Mentorship. According to the research findings, 15 percent of respondents have participated in a mentorship relationship in the past year. One in five respondents have also mentored a colleague. "Mentorship is a two-way street that benefits mentors as well as mentees," the report states. "Being or having a mentor helps professionals succeed."
Increased responsibilities. Similar to mentoring, in 2020, the same percentage of respondents sought additional job responsibilities. While some workers may be reluctant to take on new projects, believing that makes them seem discontent, "Experts say asking for new responsibilities demonstrates that an employee has professional direction, wants to expand their skill set, and is opening to contributing more to their company."

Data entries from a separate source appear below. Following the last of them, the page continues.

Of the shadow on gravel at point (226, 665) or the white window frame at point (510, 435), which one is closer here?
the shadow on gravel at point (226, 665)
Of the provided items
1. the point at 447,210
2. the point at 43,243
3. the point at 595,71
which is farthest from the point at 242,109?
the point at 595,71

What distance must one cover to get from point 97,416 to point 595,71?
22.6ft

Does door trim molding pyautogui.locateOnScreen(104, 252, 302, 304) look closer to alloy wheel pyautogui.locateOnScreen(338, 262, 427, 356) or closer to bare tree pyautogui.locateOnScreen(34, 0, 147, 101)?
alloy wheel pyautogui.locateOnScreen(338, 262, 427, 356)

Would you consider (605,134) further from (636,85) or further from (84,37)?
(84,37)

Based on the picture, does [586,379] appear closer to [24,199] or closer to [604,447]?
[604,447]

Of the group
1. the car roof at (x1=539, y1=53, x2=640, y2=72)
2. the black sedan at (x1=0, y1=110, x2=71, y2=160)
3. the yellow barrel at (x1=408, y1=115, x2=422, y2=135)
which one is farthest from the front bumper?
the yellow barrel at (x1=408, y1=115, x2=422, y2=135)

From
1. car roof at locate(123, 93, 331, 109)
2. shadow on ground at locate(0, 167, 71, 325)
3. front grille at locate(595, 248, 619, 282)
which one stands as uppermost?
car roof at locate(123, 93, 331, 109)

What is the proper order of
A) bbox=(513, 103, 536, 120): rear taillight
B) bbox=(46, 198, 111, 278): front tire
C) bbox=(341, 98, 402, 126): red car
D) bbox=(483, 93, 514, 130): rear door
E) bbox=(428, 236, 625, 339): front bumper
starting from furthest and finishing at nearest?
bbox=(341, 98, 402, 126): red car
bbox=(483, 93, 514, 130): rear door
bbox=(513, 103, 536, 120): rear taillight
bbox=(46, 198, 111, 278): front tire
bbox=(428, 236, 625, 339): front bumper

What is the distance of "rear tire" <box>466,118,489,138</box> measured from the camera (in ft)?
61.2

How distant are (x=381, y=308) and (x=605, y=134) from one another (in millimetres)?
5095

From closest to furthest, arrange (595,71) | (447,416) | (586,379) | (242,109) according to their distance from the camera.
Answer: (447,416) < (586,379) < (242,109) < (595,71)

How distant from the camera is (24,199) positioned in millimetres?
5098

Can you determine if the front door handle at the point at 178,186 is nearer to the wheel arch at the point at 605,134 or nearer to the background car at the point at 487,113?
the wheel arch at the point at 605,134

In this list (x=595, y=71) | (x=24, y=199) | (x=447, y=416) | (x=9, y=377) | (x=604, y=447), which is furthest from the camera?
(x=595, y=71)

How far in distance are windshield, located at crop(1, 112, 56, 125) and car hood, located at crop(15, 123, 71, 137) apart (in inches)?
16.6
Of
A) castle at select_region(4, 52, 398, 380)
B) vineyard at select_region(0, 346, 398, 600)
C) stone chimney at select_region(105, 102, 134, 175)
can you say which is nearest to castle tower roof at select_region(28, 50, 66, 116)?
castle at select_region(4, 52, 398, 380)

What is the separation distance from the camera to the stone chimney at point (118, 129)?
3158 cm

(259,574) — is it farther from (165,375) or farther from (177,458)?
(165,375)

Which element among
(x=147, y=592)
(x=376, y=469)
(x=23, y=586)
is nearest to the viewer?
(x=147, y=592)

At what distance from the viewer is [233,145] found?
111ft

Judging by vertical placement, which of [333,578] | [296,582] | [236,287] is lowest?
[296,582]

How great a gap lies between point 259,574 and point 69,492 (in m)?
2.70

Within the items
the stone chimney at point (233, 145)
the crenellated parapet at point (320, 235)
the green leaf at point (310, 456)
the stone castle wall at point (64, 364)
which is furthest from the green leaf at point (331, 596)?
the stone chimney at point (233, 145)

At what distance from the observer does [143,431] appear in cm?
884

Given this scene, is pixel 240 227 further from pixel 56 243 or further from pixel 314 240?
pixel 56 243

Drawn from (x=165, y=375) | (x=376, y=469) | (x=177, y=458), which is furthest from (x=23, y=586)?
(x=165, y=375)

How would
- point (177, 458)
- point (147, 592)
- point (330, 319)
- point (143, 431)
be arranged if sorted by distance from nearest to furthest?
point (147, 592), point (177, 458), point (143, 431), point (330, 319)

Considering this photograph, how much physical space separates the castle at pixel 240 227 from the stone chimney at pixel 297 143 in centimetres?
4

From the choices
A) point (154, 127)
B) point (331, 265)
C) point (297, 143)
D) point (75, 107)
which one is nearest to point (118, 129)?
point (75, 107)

Career coaching. "For employees who want to pursue the highest level of professional performance, hiring a career coach can be a worthy investment," the report states. Different from a mentor, a career coach is a paid professional who helps individuals plan for their overall career success. Yet, only 4 percent of respondents reported having met with a career coach last year. Still, experts anticipate that number will increase as professionals better understand the benefits of this resource.
Salary increase. Negotiating a higher salary was two times more popular than hiring a career coach in 2020, although only one in 10 workers employed that strategy. Fear of conflict may be the reason, according to the report. But those who can articulate why they deserve the increase are more likely to be successful, the report notes.
Despite uncertainties and disruption in the world, professionals do not have to remain stagnant or unhappy. They can tap strategies to bolster their professional success.